A atual massa de cidadãos italianos residentes no exterior (cerca de 6 milhões) é formada por quase 50% de pessoas nascidas na Itália, que depois emigraram (e não por chamados “oriundi” de terceira ou quarta geração). Mais precisamente, nos últimos dez anos mais de 100 mil cidadãos por ano (quase todos muito jovens) emigraram por razões econômicas e laborais bem conhecidas. No total, cerca de um milhão de cidadãos, mesmo descontando os que retornaram ao país. Esses cidadãos iure sanguinis (e seus descendentes) mantêm um vínculo de solidariedade e efetivo com o Estado italiano, e no entanto, eles e suas famílias, segundo o raciocínio do juiz a quo e da Lei n.º 74/2025 e do Decreto-Lei n.º 36/2025, estão destinados a não mais transmitir a cidadania italiana. A abordagem que vincula a cidadania à presença física obrigatória no território do Estado representa, portanto, um fator de privação da própria cidadania italiana.
A proposta legislativa formulada na decisão de remessa, de reconhecimento da cidadania italiana “dentro do limite de duas gerações, salvo prova de que um dos ascendentes ou a própria pessoa interessada tenha vivido na Itália por pelo menos dois anos”, foi integralmente acolhida e inserida no Decreto-Lei n.º 36/2025, convertido na Lei n.º 74/2025. De acordo com o artigo 74 do Código Civil, o parentesco é o vínculo entre pessoas que descendem de um mesmo tronco familiar, seja no caso de filiação dentro do casamento, fora dele, ou ainda por adoção. O Código Civil italiano reconhece efeitos jurídicos relevantes ao parentesco até o sexto grau (art. 77), prevendo também a possibilidade de herança “aos parentes até o sexto grau” (art. 572).
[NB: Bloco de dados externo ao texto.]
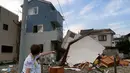 Warga Koshigaya menunjuk sebuah rumah yang rusak akibat tornado pada tanggal 2 September 2013. (AFP/Kazuhiro Nogi/wwn)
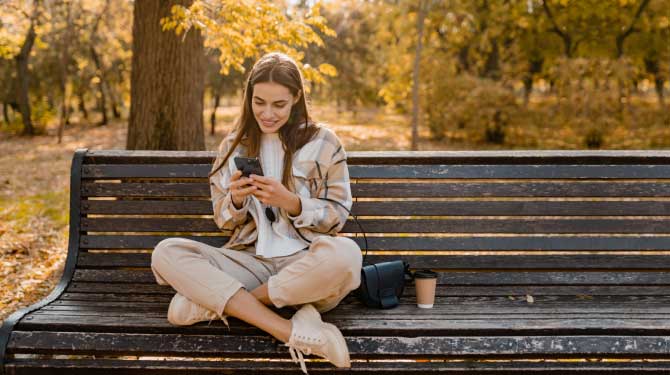 Ragazza che usa lo smartphone seduta sulla panchina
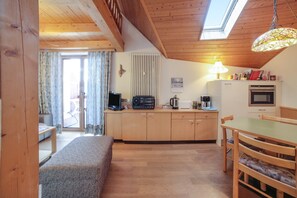 Una habitación acogedora con sofá, una mesa de comedor con sillas, una zona de cocina con electrodomésticos y un tragaluz.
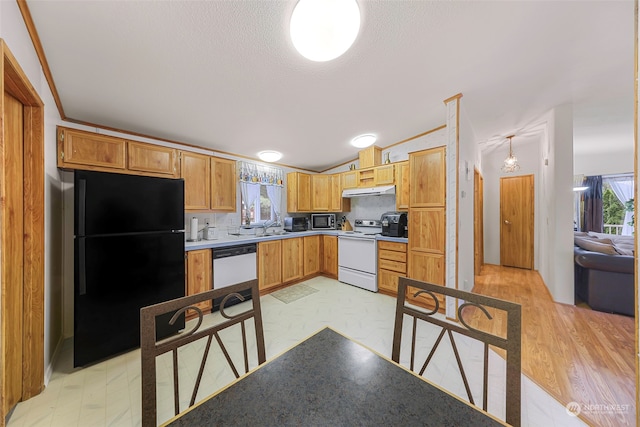 kitchen with light hardwood / wood-style flooring, backsplash, sink, crown molding, and white appliances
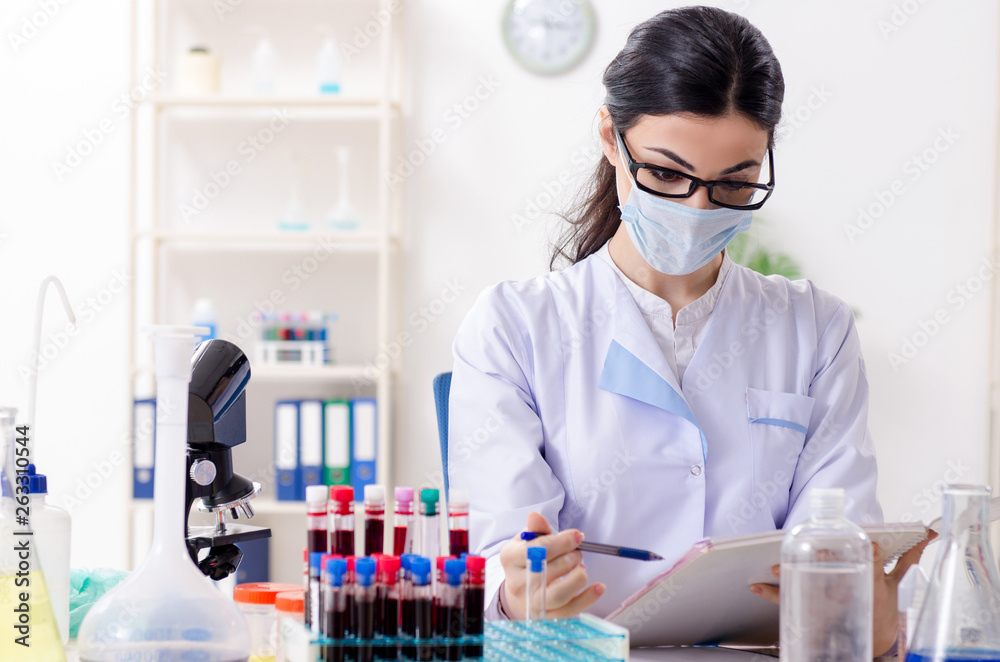 Young female chemist working in the lab Young female chemist working in the lab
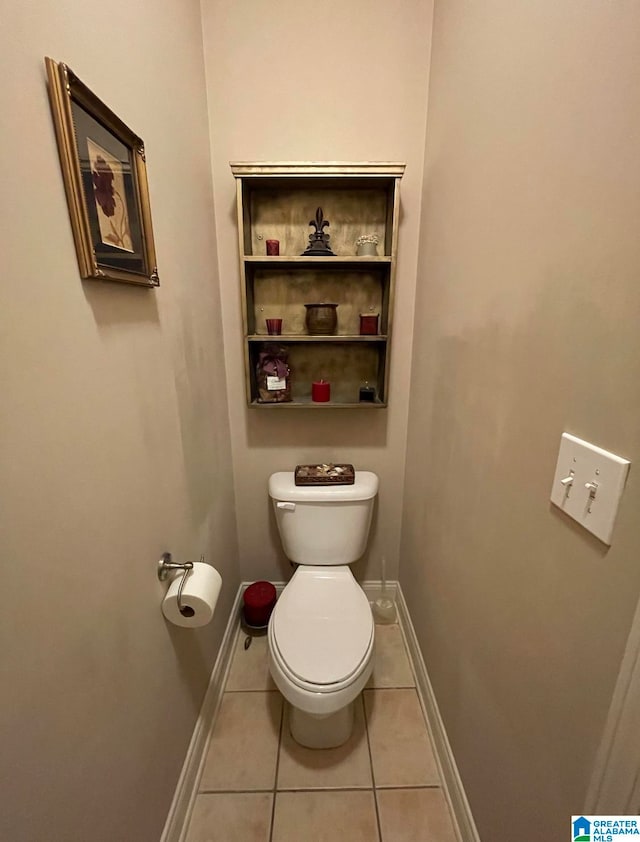 bathroom with tile patterned flooring and toilet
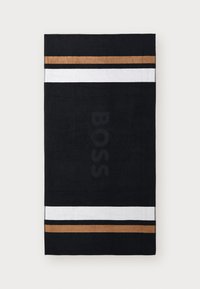 Asciugamano nero con strisce orizzontali bianche e dorate, con il logo "BOSS" subtly impresso al centro. Texture morbida e forma rettangolare.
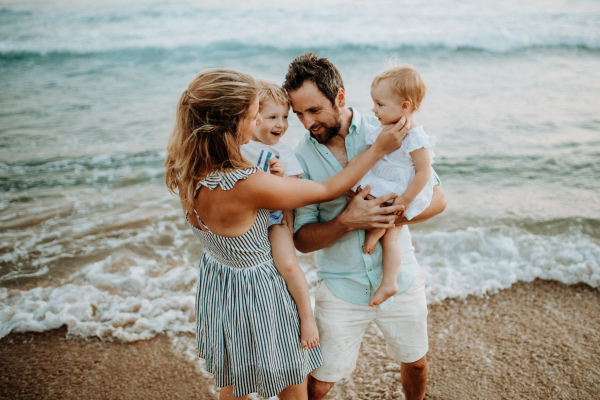 A happy young family with two toddler children standing on beach on summer holiday.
A limitação geracional introduzida, com eficácia retroativa, pela Lei n.º 74/2025, está, portanto, em contradição com essas disposições do Código Civil, configurando uma situação de conflito normativo ilegítimo.
Caso esta Ilustríssima Corte não considere apropriado avocar para si mesma a questão de legitimidade constitucional da Lei n.º 74 de 23.05.2025, de conversão com modificações do Decreto-Lei n.º 36 de 28.03.2025, solicita-se que, no provimento a ser emitido, sejam formuladas observações jurídicas de conformidade aos princípios constitucionais do conteúdo da referida norma, necessárias ou úteis para a proteção do sistema judiciário e para permitir à autoridade judiciária, perante a qual tramitam atualmente centenas de processos após a reforma, realizar uma interpretação constitucionalmente orientada da referida norma, evitando assim a proliferação de exceções de inconstitucionalidade.”